• TEXT SHOWN
◇ ◇ ◇

So now WebGrab is fooled into running on pl.config.xml thinking it is its default config file WebGrab++.config.xml. Is this brilliant or what?.

And again - if Ferdinand de Saussure had been as clever as I am now- he would have simply said:

ln -sf /home/CAT /home /home/$CAT

which would have symbolically linked CAT with the value of CAT (assuming of course his cat was at /home/ at the time).

So let me finish this WebGrab saga by show-casing (showing off) a script I wrote today, 09.10.16 (of course mostly copying Francis's ideas):

#!/bin/bash

# Country to grab program from (adjective)

COUNTRY=Czech

# Country code (like us, pl, en, ru, etc.)

CC=cz

echo "Jacek's first ever shell script!"

echo "Well sort of anyway - Francis corrected and improved it"

echo "grabbing $COUNTRY tv program"

# Output file

FIL=/home/csa/wg++/guide-$CC.xml

echo "The output xmltv file is $FIL"

echo "The channels to grab, the number of days, etc. can be modified by editing /home/csa/wg++/$CC.config.xml"

echo "Greetings to Francis and Mark"

◇ ◇ ◇

• INPUT
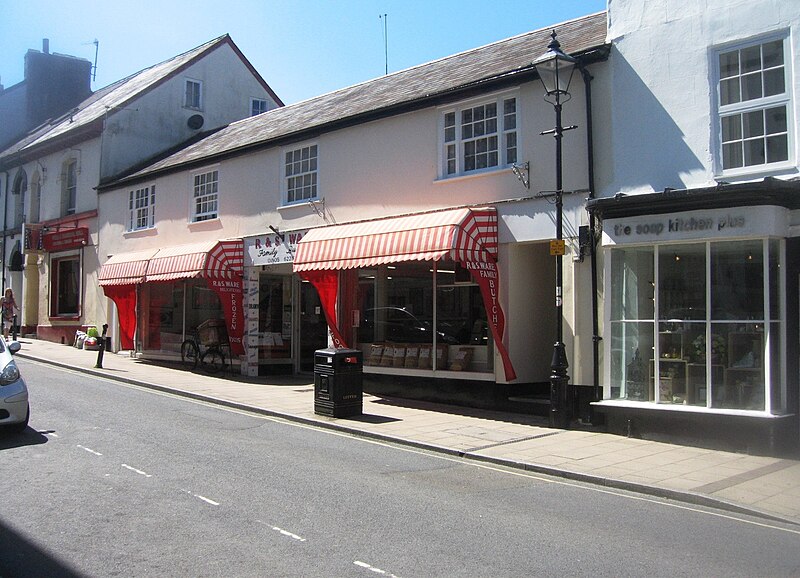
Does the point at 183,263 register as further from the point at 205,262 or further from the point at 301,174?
the point at 301,174

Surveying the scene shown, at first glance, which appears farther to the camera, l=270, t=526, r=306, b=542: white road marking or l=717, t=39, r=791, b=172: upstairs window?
l=717, t=39, r=791, b=172: upstairs window

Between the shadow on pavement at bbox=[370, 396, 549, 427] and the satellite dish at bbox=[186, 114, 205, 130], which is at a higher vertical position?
the satellite dish at bbox=[186, 114, 205, 130]

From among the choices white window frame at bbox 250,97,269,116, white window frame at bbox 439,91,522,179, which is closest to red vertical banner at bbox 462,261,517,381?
white window frame at bbox 439,91,522,179

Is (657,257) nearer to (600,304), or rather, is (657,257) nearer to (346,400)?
(600,304)

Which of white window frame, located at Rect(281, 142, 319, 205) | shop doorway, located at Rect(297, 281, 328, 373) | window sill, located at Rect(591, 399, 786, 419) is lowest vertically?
window sill, located at Rect(591, 399, 786, 419)

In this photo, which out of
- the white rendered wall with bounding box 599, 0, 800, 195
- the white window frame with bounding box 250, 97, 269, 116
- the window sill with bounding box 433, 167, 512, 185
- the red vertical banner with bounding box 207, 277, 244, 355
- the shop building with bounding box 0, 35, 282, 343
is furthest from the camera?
the white window frame with bounding box 250, 97, 269, 116

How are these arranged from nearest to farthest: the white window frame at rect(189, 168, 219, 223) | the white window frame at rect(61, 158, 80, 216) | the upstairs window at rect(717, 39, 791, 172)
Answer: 1. the upstairs window at rect(717, 39, 791, 172)
2. the white window frame at rect(189, 168, 219, 223)
3. the white window frame at rect(61, 158, 80, 216)

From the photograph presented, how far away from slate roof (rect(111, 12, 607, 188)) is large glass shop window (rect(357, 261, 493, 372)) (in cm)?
358

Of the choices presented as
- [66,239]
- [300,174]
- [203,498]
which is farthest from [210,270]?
[203,498]

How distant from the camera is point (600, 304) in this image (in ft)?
38.4

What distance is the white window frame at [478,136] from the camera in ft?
43.7

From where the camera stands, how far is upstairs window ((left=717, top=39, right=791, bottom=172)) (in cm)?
1021

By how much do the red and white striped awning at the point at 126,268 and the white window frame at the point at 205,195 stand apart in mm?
1919

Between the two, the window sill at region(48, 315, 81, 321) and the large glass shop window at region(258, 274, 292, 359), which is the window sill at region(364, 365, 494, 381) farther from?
the window sill at region(48, 315, 81, 321)
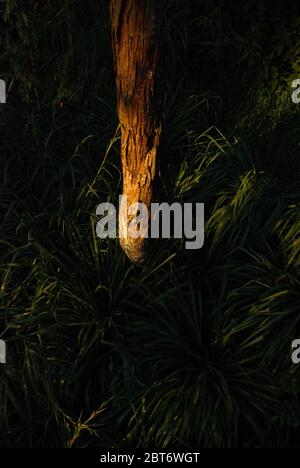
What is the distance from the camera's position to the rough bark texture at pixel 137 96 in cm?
402

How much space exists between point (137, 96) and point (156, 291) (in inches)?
38.7

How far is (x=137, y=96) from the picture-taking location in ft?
13.6

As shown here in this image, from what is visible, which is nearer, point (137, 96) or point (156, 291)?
point (137, 96)

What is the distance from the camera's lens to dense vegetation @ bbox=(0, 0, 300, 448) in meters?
4.01

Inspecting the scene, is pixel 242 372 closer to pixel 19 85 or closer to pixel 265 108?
pixel 265 108

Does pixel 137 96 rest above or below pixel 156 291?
above

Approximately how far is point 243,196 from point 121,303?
0.94m

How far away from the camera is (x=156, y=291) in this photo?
14.5ft

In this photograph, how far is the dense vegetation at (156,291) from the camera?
4012 millimetres

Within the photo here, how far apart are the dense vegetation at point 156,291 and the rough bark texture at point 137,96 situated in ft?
0.57

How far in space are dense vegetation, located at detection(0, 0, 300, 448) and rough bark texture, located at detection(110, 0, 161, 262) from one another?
17 centimetres

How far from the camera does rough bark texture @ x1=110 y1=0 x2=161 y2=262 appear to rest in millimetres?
4016

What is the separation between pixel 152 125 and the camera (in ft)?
13.8
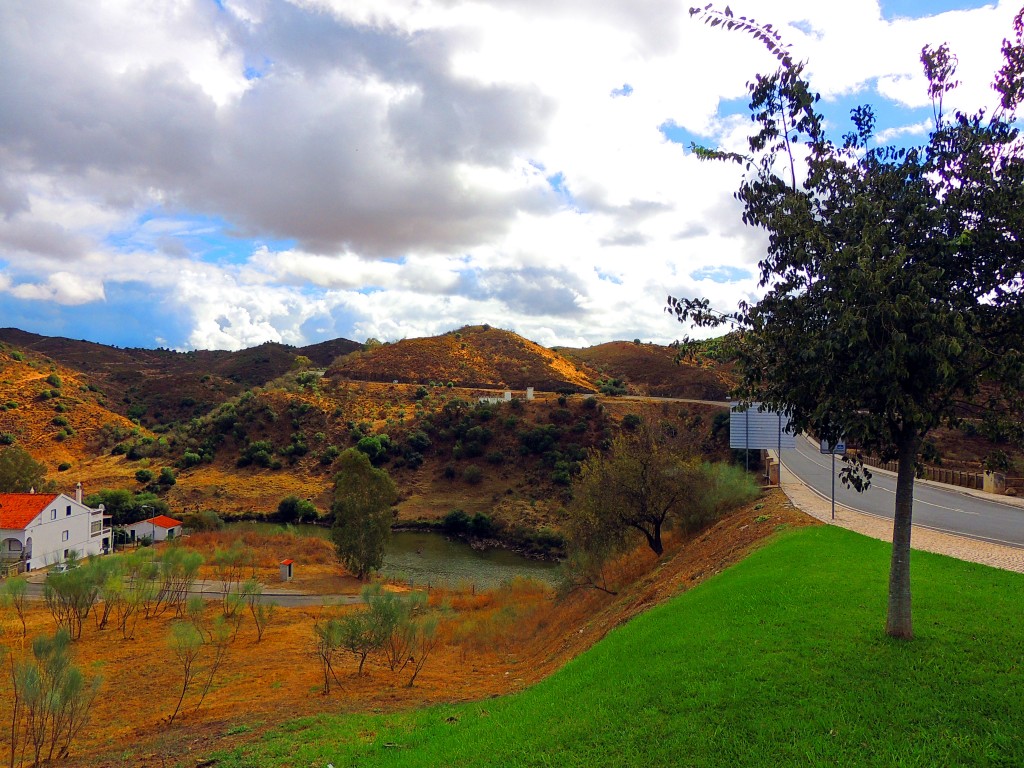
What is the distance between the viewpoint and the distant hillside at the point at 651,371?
311 feet

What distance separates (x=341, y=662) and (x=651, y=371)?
9669 centimetres

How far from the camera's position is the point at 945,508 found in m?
25.7

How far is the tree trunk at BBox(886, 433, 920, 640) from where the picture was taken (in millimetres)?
8273

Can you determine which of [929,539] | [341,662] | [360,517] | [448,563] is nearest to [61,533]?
[360,517]

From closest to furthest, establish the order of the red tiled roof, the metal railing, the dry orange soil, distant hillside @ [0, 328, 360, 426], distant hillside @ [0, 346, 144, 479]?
the dry orange soil
the metal railing
the red tiled roof
distant hillside @ [0, 346, 144, 479]
distant hillside @ [0, 328, 360, 426]

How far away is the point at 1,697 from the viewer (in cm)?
1834

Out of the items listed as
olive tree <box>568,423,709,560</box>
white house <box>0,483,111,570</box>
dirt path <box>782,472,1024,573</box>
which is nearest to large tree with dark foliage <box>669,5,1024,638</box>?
dirt path <box>782,472,1024,573</box>

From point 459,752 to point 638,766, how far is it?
9.21 ft

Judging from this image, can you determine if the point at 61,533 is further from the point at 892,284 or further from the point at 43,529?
the point at 892,284

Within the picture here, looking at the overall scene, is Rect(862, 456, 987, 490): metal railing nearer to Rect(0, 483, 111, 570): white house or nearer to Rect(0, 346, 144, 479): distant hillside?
Rect(0, 483, 111, 570): white house

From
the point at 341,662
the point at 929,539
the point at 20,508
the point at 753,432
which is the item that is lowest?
the point at 341,662

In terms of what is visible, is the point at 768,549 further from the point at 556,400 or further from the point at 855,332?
the point at 556,400

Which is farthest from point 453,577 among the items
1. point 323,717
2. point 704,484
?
point 323,717

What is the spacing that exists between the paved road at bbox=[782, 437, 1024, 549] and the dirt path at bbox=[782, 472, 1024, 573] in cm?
84
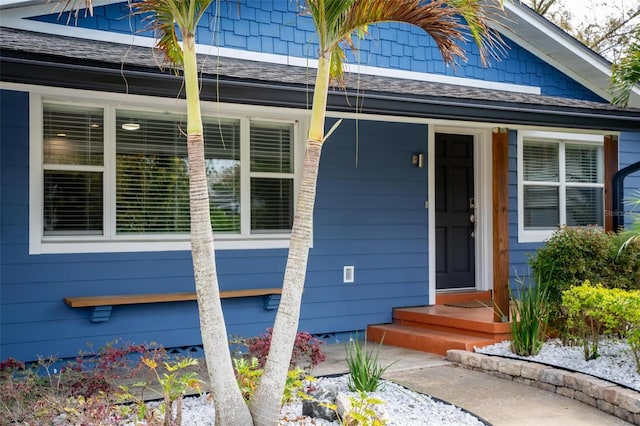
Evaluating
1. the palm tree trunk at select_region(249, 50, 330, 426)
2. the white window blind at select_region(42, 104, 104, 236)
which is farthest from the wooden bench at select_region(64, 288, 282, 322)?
the palm tree trunk at select_region(249, 50, 330, 426)

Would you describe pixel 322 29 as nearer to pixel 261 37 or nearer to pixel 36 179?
pixel 36 179

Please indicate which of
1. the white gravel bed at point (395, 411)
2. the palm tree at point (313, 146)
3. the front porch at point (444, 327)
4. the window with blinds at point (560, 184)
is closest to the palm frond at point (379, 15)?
the palm tree at point (313, 146)

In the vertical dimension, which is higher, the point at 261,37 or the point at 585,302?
the point at 261,37

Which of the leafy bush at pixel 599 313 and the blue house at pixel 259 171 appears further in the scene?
the blue house at pixel 259 171

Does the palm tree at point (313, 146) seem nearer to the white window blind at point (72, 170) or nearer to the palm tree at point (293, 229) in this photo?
the palm tree at point (293, 229)

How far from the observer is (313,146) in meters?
3.68

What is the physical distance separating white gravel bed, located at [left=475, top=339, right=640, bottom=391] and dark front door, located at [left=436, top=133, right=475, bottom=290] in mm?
1865

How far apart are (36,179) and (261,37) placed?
9.41 feet

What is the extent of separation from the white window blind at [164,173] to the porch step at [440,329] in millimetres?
2062

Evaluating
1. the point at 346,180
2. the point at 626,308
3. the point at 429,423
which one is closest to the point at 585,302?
the point at 626,308

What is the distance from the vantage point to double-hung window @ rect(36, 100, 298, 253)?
5789 millimetres

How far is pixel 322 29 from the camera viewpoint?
3719mm

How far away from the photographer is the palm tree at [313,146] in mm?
3559

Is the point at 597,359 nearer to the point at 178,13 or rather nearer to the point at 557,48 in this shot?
the point at 178,13
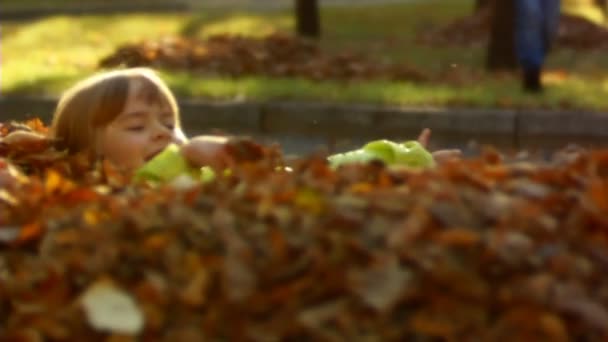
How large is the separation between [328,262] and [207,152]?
115 centimetres

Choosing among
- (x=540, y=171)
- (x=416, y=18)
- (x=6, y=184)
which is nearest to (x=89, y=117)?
(x=6, y=184)

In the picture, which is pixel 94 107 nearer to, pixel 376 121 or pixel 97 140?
pixel 97 140

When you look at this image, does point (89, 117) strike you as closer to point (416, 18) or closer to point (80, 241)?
point (80, 241)

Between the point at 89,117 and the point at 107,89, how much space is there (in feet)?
0.29

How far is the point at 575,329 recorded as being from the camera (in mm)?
2324

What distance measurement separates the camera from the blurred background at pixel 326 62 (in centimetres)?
952

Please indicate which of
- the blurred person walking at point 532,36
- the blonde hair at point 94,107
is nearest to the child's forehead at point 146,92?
the blonde hair at point 94,107

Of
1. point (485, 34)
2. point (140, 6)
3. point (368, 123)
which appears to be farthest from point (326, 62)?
point (140, 6)

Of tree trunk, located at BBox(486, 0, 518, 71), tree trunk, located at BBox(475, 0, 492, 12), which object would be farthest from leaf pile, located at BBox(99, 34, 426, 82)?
tree trunk, located at BBox(475, 0, 492, 12)

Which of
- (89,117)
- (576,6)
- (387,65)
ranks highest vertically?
(89,117)

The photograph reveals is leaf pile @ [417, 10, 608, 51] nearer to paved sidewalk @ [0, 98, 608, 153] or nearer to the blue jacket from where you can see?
the blue jacket

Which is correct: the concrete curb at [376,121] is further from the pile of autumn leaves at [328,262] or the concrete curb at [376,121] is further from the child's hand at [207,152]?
the pile of autumn leaves at [328,262]

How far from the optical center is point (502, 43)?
12.6 metres

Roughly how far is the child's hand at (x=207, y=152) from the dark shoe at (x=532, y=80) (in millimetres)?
6979
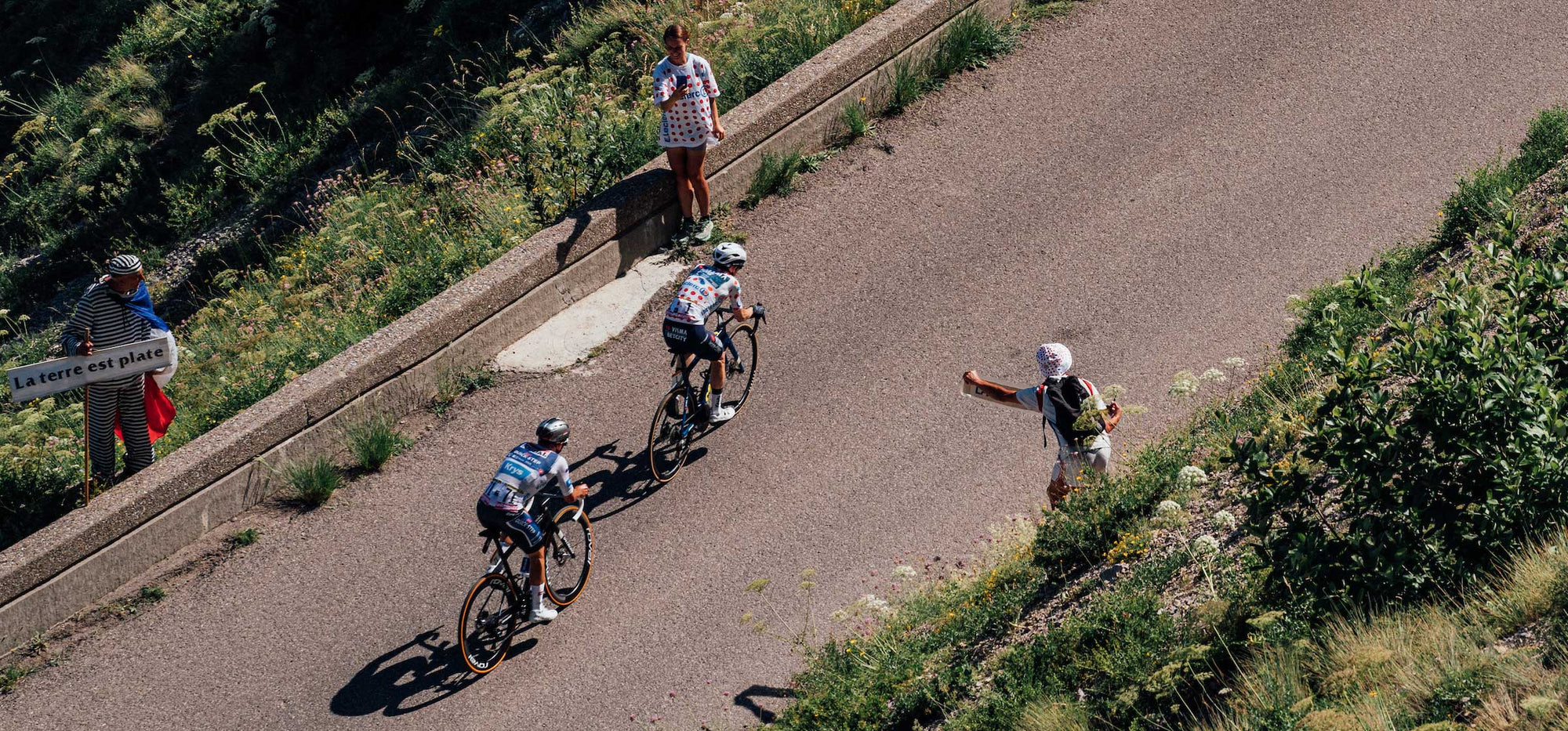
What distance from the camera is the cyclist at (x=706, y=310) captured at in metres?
9.36

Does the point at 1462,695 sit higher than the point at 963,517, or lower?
higher

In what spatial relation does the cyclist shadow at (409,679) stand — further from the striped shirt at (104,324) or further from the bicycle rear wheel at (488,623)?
the striped shirt at (104,324)

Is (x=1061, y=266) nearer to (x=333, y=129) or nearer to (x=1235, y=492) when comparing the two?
(x=1235, y=492)

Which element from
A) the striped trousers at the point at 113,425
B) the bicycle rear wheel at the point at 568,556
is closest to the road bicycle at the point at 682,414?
the bicycle rear wheel at the point at 568,556

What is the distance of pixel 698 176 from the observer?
11.6 metres

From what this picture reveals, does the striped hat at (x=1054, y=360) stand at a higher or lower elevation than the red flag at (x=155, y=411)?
higher

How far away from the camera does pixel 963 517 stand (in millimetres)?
8930

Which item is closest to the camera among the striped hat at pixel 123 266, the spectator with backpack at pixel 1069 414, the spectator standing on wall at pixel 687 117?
the spectator with backpack at pixel 1069 414

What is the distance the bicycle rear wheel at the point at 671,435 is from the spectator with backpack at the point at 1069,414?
2634 millimetres

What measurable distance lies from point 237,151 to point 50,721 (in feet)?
40.5

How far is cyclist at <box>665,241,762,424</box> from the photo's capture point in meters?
9.36

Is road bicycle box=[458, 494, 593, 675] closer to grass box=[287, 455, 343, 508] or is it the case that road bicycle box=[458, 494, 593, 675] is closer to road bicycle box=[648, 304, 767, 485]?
road bicycle box=[648, 304, 767, 485]

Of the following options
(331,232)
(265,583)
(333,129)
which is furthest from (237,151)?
(265,583)

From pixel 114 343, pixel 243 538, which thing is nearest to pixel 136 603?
pixel 243 538
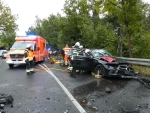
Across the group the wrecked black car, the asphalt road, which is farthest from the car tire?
the asphalt road

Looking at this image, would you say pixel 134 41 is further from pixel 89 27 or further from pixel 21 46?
pixel 21 46

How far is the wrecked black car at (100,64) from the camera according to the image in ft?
34.9

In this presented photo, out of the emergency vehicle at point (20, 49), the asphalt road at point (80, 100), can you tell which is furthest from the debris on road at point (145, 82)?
the emergency vehicle at point (20, 49)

◇ ◇ ◇

• WRITTEN REQUEST 1
Extract every line of the records that contains the string "lowest", matching case exactly.
• WRITTEN REQUEST 2
Write the next part of the WebGrab shell-script post, picking up after its final line.

• FINAL RESULT 1
Which of white window frame, located at Rect(281, 142, 319, 205) | shop doorway, located at Rect(297, 281, 328, 373) | window sill, located at Rect(591, 399, 786, 419) is lowest vertically?
which is the item that is lowest?

• FINAL RESULT 2
# Create a symbolic link to the configuration file

ln -sf /home/csa/wg++/$CC.config.xml /home/csa/wg++/WebGrab++.config.xml

# Run the grabber

mono /home/csa/wg++/WebGrab+Plus.exe "/home/csa/wg++"

# Receipt

echo -e "\n\tThe $COUNTRY schedule is available in $FIL\n"

And it sits in crontab now grabbing a fresh Czech tv schedule daily, shame it can't grab some of the famous Czech Budweiser (have to ask Francis and Mark how to write a separate script for Bud- grab_some_budweiser.sh )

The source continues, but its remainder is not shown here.